'''

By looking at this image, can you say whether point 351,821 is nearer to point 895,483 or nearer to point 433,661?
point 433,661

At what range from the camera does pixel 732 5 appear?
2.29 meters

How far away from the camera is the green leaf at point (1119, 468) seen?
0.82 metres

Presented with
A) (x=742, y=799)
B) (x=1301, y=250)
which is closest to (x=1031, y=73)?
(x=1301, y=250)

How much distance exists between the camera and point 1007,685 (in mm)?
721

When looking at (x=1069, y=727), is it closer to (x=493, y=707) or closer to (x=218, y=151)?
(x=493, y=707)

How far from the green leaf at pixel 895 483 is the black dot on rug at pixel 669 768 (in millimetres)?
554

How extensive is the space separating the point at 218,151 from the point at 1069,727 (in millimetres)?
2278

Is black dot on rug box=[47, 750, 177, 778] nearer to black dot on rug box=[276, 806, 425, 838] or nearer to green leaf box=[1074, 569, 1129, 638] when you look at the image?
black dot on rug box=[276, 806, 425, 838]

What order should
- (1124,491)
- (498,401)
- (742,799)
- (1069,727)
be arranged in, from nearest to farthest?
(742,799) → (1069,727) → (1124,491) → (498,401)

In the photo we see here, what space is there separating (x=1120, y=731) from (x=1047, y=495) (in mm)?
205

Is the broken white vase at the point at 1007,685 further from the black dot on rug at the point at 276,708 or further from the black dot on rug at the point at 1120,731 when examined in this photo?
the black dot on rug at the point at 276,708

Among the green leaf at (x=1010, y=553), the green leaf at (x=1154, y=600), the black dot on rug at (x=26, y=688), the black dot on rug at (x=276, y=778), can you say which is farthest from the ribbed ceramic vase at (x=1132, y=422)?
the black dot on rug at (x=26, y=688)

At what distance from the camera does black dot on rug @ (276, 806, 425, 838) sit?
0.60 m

'''

REQUIREMENTS:
Repeat, word for word, the part of the material that opens with the line containing "How extensive is" and runs through the last line of the material.

FINAL ANSWER:
How extensive is the space separating the point at 218,151 from the point at 1069,727 (in millimetres)?
2278

Is black dot on rug box=[47, 750, 177, 778] nearer to black dot on rug box=[276, 806, 425, 838] or nearer to green leaf box=[1074, 569, 1129, 638] when you look at the image?
black dot on rug box=[276, 806, 425, 838]

What order should
- (1124,491)
- (498,401)
- (742,799)
- (1069,727)
be arranged in, from nearest to farthest?
(742,799) → (1069,727) → (1124,491) → (498,401)

In the photo we see here, what space is there separating (x=1120, y=731) from (x=1047, y=495) (in mm)?
205

Is the broken white vase at the point at 1007,685 further from the black dot on rug at the point at 276,708 or further from the black dot on rug at the point at 1120,731 when examined in this photo?
the black dot on rug at the point at 276,708

Among the green leaf at (x=1010, y=553), the green leaf at (x=1154, y=600), the black dot on rug at (x=26, y=688), the black dot on rug at (x=276, y=778), can you say which is farthest from the ribbed ceramic vase at (x=1132, y=422)?
the black dot on rug at (x=26, y=688)

At what distance from the camera does black dot on rug @ (276, 806, 425, 838) sit?
0.60 m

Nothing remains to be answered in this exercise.